Tekstfragment:
Vanmiddag in de Groninger Archieven de boeldag-advertentie van de kinderen Kroese (Kroeze) uit 1939 gevonden. Hij stond in het Algemeen Nieuws en Advertentieblad voor Westerkwartier en Noordenveld (een voorganger van de Leekster Courant), de dato 18 maart 1939. Er kwamen 58 koeien en 5 paarden onder de hamer:

Er moet dus ook nog een notarieel proces-verbaal van de veiling zijn, met de kavels en de geboden bedragen. In principe zijn de notariële archieven van Groninger standplaatsen tot 1925 openbaar, want inmiddels overgedragen aan de Groninger Archieven. Wat betreft de periode daarna schijnen zaken naar het archiefdepot van één standplaats overgebracht te zijn, als ze niet nog steeds bij het oorspronkelijke notariskantoor berusten. Binnenkort dus maar eens een belletje naar Ezinge plegen voor dat stuk. Privacy-overwegingen kunnen niet tegen de inzage in stelling worden gebracht, dunkt me.
Toelichting van mijn achterneef: “Die 58 koeien werden niet allemaal gemolken, er zitten ook kalfvaarzen bij”. Hij blijft er bij dat er veertig melkkoeien waren. De hokkelingen waren een tot twee jaar oude rundertjes, en de gekruiste Belgische roodschimmel merrie was de kruising van een begisch werkpaard met een bovenlander of Oldenburger. Deze zag er roodachtig met witte vlekjes uit. Met de relatief kleine, zich heen en weer bewegende zigzagegge werd pasgezaaid zaad in het land geëgd. En de tweede veiling sloeg waarschijnlijk op een veiling voor bijzondere percelen. In eerste instantie werd er bij opbod gebden, dan kwam er bodgeld bovenop het hoogste bod en dan werd er afgemijnd: vanaf dat bedrag steeds iets lager omgeroepen, tot iemand “mijn” of “mienend” zei.
Nog wat losse eindjes:
- mijn jong gestorven ‘oom‘ blijkt noch begraven in Midwolde, noch in Lettelbert.
- Mijn grootmoeder noemde haar moeder nog mem. Mijn overgrootmoeder en haar oudere kinderen – of tenminste de zussen – spraken onder elkaar in de jaren dertig nog Fries, aldus mijn moeder die als peuter en kleuter op de boerderij logeerde en er grappig in het gras huppelde.
- Mijn overgrootvader wilde nooit op de foto, heeft mijn moeder eens gehoord.
Het huurcontract van mijn overgrootvader Kroese
Geplaatst op: 7 mei 2009 Hoort bij: Familie 7 reacties
“De huurder zal elk jaar minstens driehonderd kubieke meter klei uit den dijk moeten graven en over minstens vijf hectare land moeten brengen en slechten, een en ander op aanwijs en ten genoegen van de verhuurster of een daarvoor door haar aangewezen persoon. Bij niet nakoming van deze verplichting in eenig jaar zal hij verbeuren eene boete van vierhonderd gulden.”

Opdracht:
Schrijf het tekstfragment over: begin bij de woorden "Nog wat losse" en stop na "moeder eens gehoord.". Wijzig daarbij "Fries" in "Gronings". De regels die hierna komen, heb je niet nodig.

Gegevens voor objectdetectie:

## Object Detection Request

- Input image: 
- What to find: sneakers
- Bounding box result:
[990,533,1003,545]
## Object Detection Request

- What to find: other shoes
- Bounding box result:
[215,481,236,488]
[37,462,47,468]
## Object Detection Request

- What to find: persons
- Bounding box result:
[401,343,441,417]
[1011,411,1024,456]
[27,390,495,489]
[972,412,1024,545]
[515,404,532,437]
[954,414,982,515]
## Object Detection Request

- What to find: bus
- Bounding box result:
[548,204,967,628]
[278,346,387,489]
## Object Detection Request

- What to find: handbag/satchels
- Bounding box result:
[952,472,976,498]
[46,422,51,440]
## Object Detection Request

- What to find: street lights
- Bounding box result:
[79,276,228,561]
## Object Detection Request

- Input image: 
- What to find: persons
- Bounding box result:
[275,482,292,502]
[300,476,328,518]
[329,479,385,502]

Antwoord:
Nog wat losse eindjes:
- mijn jong gestorven ‘oom‘ blijkt noch begraven in Midwolde, noch in Lettelbert.
- Mijn grootmoeder noemde haar moeder nog mem. Mijn overgrootmoeder en haar oudere kinderen – of tenminste de zussen – spraken onder elkaar in de jaren dertig nog Gronings, aldus mijn moeder die als peuter en kleuter op de boerderij logeerde en er grappig in het gras huppelde.
- Mijn overgrootvader wilde nooit op de foto, heeft mijn moeder eens gehoord.